(Task input begins)

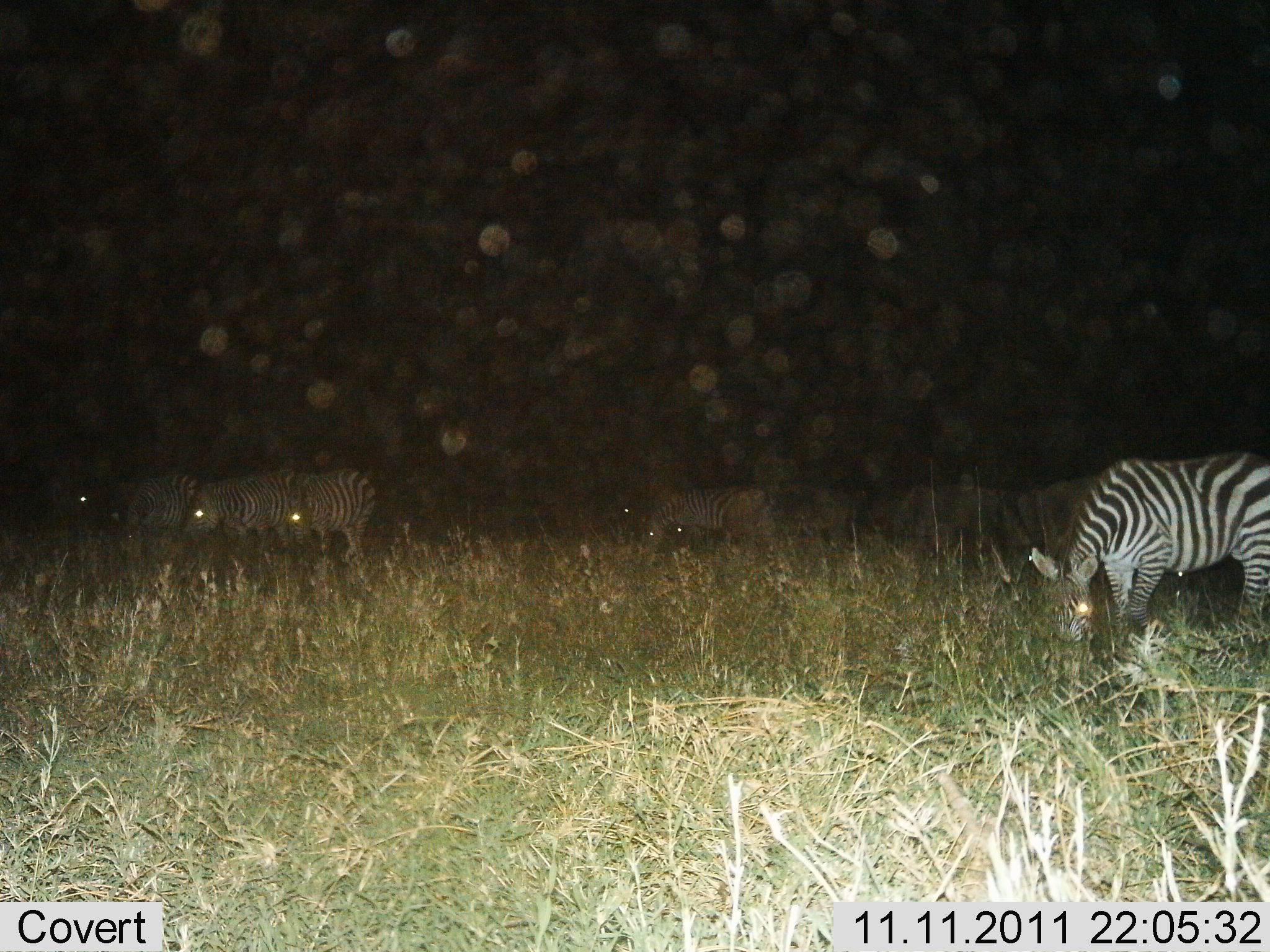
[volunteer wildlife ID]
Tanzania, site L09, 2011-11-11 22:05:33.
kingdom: Animalia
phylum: Chordata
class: Mammalia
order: Perissodactyla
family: Equidae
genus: Equus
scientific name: Equus quagga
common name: plains zebra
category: zebra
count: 7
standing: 54%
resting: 8%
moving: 0%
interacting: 0%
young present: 0%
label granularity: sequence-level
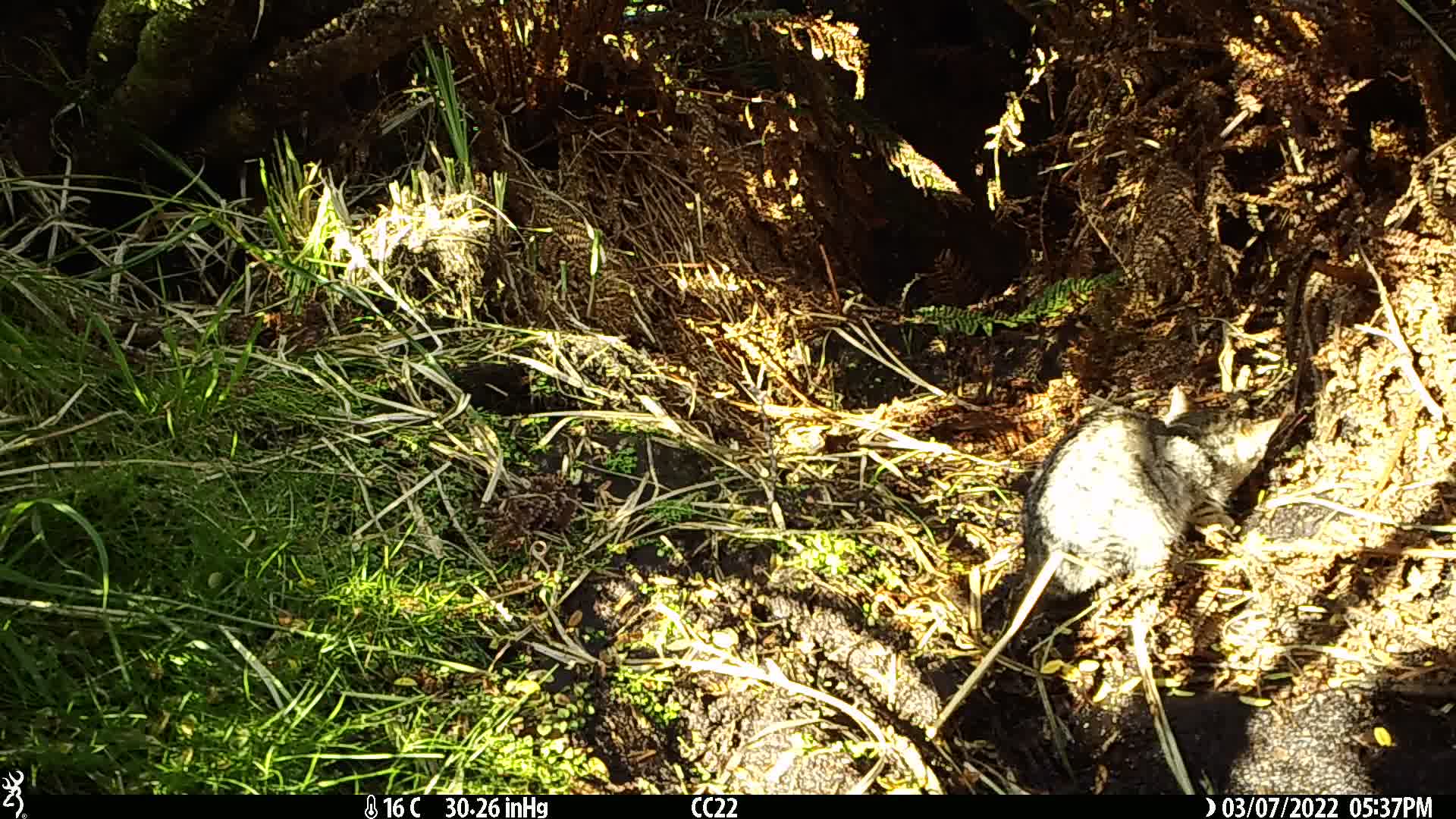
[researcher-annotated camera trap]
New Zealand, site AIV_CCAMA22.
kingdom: Animalia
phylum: Chordata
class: Mammalia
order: Carnivora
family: Felidae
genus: Felis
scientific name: Felis catus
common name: domestic cat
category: cat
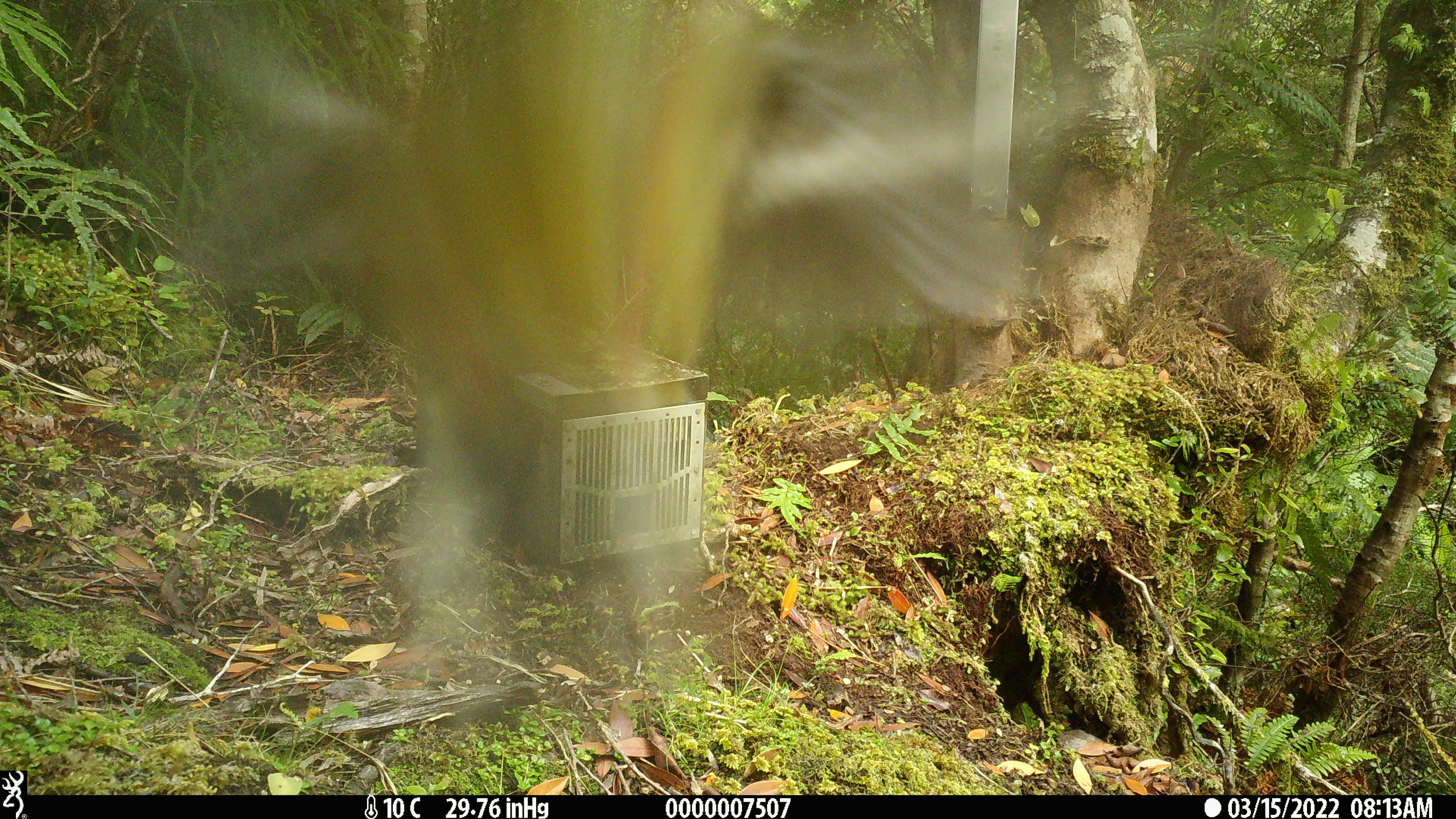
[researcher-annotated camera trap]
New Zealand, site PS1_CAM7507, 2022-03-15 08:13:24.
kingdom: Animalia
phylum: Chordata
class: Aves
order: Passeriformes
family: Petroicidae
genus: Petroica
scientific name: Petroica macrocephala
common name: tomtit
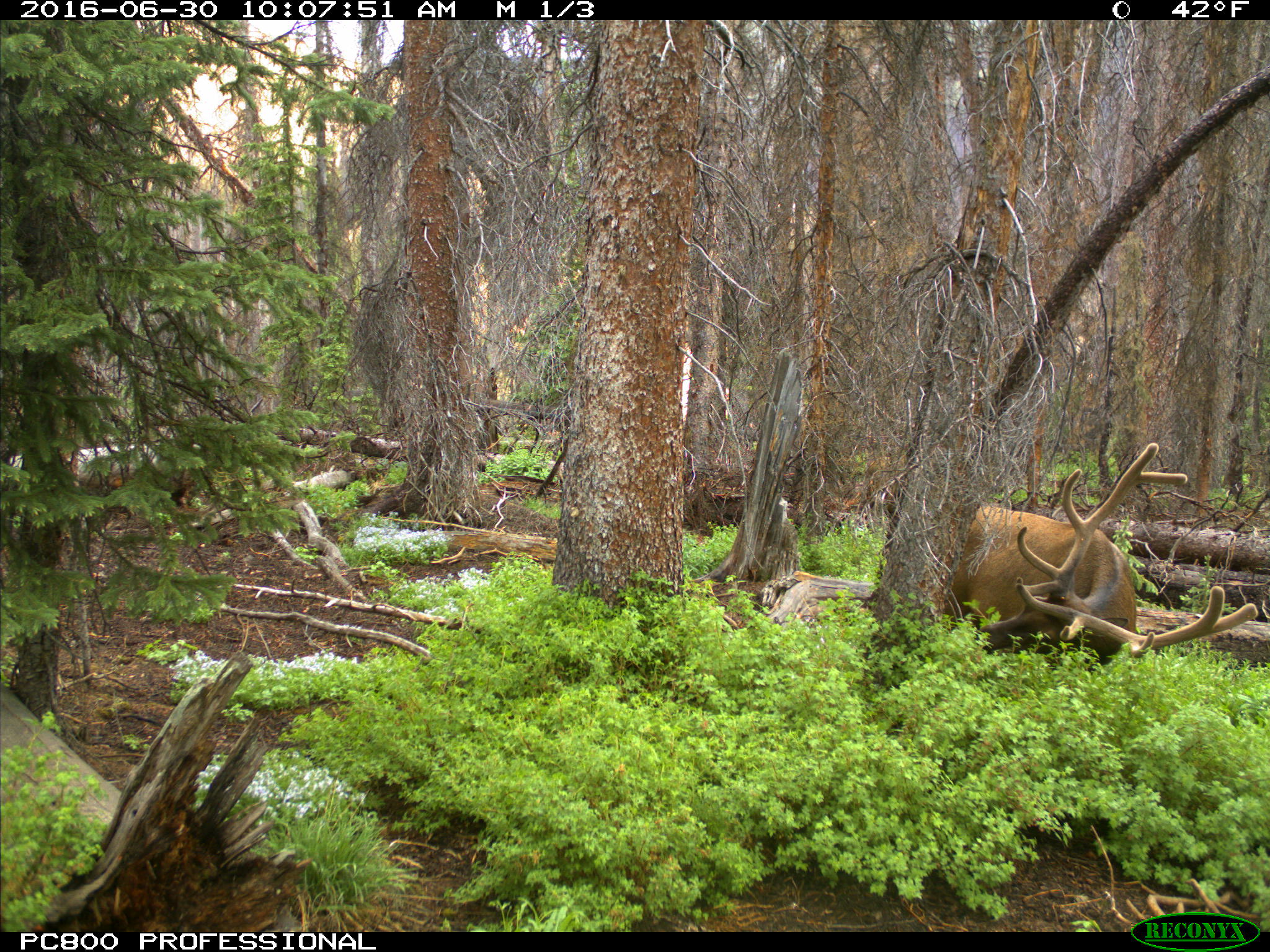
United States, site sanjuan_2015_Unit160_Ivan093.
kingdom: Animalia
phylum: Chordata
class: Mammalia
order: Artiodactyla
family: Cervidae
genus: Cervus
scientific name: Cervus elaphus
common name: red deer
Cervus elaphus (red deer).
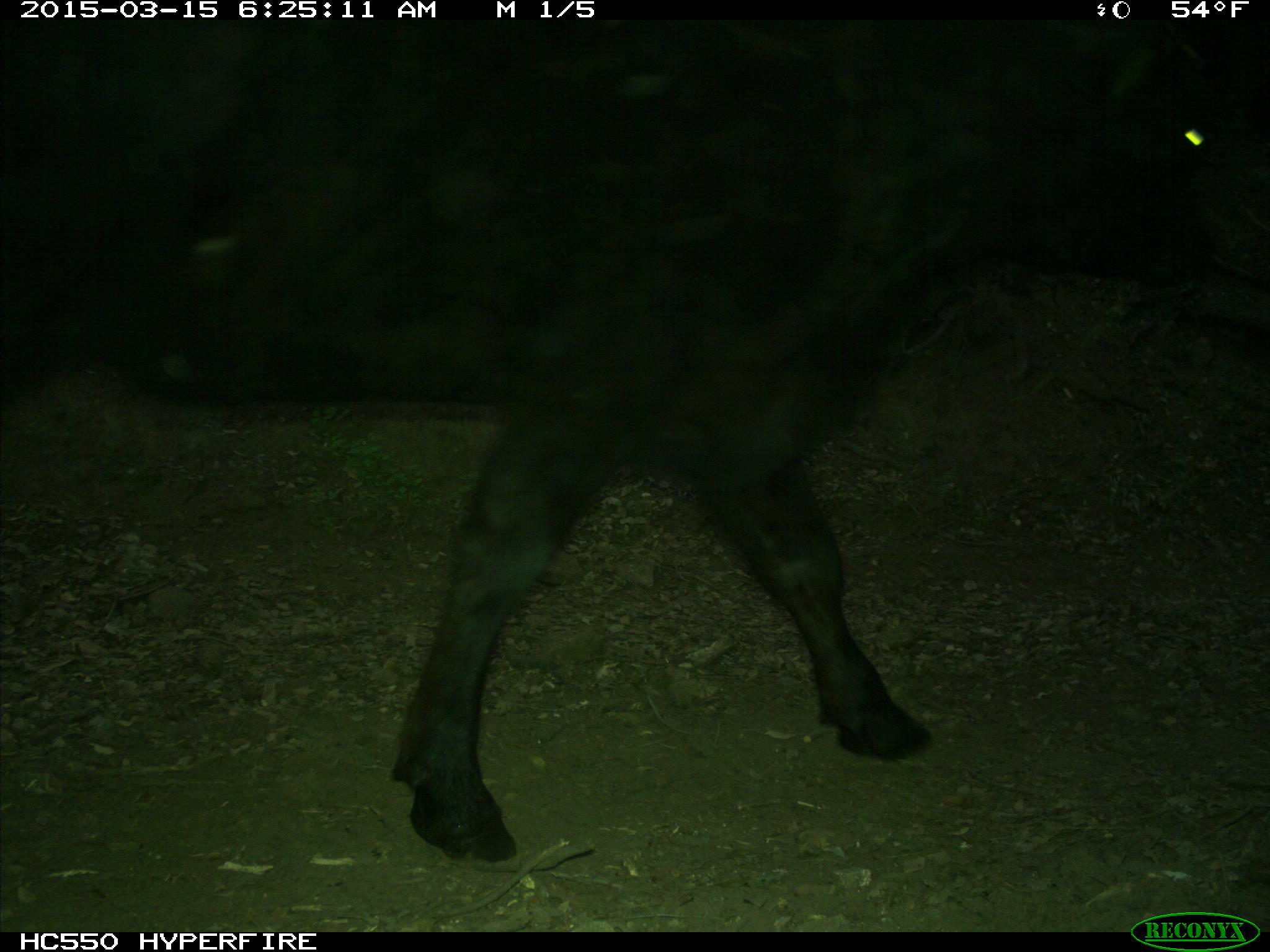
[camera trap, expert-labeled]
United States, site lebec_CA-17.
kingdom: Animalia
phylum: Chordata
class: Mammalia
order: Artiodactyla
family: Bovidae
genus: Bos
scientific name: Bos taurus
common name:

(Task input ends)

What this task involves
Set down the entries shown above once more, exactly as they read, but without pictures.

Response below
[volunteer wildlife ID]
Tanzania, site L09, 2011-11-11 22:05:33.
kingdom: Animalia
phylum: Chordata
class: Mammalia
order: Perissodactyla
family: Equidae
genus: Equus
scientific name: Equus quagga
common name: plains zebra
category: zebra
count: 7
standing: 54%
resting: 8%
moving: 0%
interacting: 0%
young present: 0%
label granularity: sequence-level
[researcher-annotated camera trap]
New Zealand, site AIV_CCAMA22.
kingdom: Animalia
phylum: Chordata
class: Mammalia
order: Carnivora
family: Felidae
genus: Felis
scientific name: Felis catus
common name: domestic cat
category: cat
[researcher-annotated camera trap]
New Zealand, site PS1_CAM7507, 2022-03-15 08:13:24.
kingdom: Animalia
phylum: Chordata
class: Aves
order: Passeriformes
family: Petroicidae
genus: Petroica
scientific name: Petroica macrocephala
common name: tomtit
United States, site sanjuan_2015_Unit160_Ivan093.
kingdom: Animalia
phylum: Chordata
class: Mammalia
order: Artiodactyla
family: Cervidae
genus: Cervus
scientific name: Cervus elaphus
common name: red deer
Cervus elaphus (red deer).
[camera trap, expert-labeled]
United States, site lebec_CA-17.
kingdom: Animalia
phylum: Chordata
class: Mammalia
order: Artiodactyla
family: Bovidae
genus: Bos
scientific name: Bos taurus
common name:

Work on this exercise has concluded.